“Islam is our faith, democracy is our

policy, and socialism is our economy.

All power to the people.”

– Zulfiqar Ali Bhutto – October, 1966

Bhutto was born on July 51927, to a wealthy landowner in Sindh. He was born at a time when Hindu-Muslim relations were facing ups and downs and Muslims in the subcontinent were voicing their concerns. Leaders would often meet at the Shahnawaz residence in Bombay, a popular rendezvous point, giving Bhutto the chance to catch a flavour of the politics of the experienced ones. After completing his schooling in Karachi, he went to US to study at the University of California, Berkeley, graduating with a BA in Political Science.
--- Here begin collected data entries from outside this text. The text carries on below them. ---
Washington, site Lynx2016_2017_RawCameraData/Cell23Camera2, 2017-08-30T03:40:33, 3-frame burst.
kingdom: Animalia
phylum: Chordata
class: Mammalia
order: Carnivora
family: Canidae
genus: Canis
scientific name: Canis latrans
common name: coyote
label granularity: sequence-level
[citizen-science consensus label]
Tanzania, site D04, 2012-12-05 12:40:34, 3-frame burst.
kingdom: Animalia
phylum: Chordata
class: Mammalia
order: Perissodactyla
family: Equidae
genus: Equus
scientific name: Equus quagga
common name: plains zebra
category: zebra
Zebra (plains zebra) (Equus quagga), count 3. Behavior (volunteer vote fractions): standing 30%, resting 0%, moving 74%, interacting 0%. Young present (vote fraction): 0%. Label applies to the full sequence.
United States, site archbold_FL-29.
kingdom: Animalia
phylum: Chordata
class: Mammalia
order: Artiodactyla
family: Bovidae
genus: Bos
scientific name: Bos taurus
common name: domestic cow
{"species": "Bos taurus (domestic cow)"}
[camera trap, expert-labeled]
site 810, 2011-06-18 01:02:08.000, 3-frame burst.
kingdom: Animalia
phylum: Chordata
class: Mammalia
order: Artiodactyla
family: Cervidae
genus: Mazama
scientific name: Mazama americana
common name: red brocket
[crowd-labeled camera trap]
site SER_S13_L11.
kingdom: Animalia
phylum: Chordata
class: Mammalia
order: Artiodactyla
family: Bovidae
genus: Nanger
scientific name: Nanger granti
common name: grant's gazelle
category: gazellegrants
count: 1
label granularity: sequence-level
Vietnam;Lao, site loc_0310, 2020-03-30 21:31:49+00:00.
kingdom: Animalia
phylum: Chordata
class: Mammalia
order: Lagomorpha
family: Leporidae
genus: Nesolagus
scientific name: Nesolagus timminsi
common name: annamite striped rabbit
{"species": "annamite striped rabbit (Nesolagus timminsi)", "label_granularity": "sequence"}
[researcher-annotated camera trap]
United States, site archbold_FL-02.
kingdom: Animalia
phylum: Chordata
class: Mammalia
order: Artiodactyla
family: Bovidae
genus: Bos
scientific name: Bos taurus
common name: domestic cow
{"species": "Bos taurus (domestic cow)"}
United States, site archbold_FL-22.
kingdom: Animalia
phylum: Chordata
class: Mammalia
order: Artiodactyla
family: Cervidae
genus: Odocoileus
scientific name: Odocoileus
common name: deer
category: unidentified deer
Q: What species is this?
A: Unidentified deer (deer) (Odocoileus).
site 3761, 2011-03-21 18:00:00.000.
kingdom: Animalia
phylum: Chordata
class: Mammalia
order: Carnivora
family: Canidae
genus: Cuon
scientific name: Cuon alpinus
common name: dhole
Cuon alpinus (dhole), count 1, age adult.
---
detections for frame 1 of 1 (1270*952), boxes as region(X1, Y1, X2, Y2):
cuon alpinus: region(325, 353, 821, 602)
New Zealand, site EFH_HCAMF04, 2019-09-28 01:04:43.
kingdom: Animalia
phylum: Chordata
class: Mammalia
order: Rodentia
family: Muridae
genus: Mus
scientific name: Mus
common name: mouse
Subsequently, he went to Oxford and returned with a degree in law and then started off his career as a teacher in Karachi. While studying during the 1950s, he was inspired by the global shift in politics around the world. The acceptance of a welfare state by UK, the civil rights movement in US and other national freedom movements, helped shape Bhutto’s stance in politics making him a proponent of socialism, democracy and equal rights for all citizens. On October, 1958, Bhutto became the Minister in charge of fuel power and natural resources. In 1963, he was entrusted with the high profile Ministry of Foreign Affairs. He was able to develop amiable, strong ties with China and carried out successful negotiations of an oil exploration agreement with USSR in 1961. Given the support for socialism, Bhutto was later able to form his own party, the Pakistan Peoples Party (PPP), which was affiliated with the working class of the Sindh, especially the unskilled and semi-skilled sectors of the proletariat.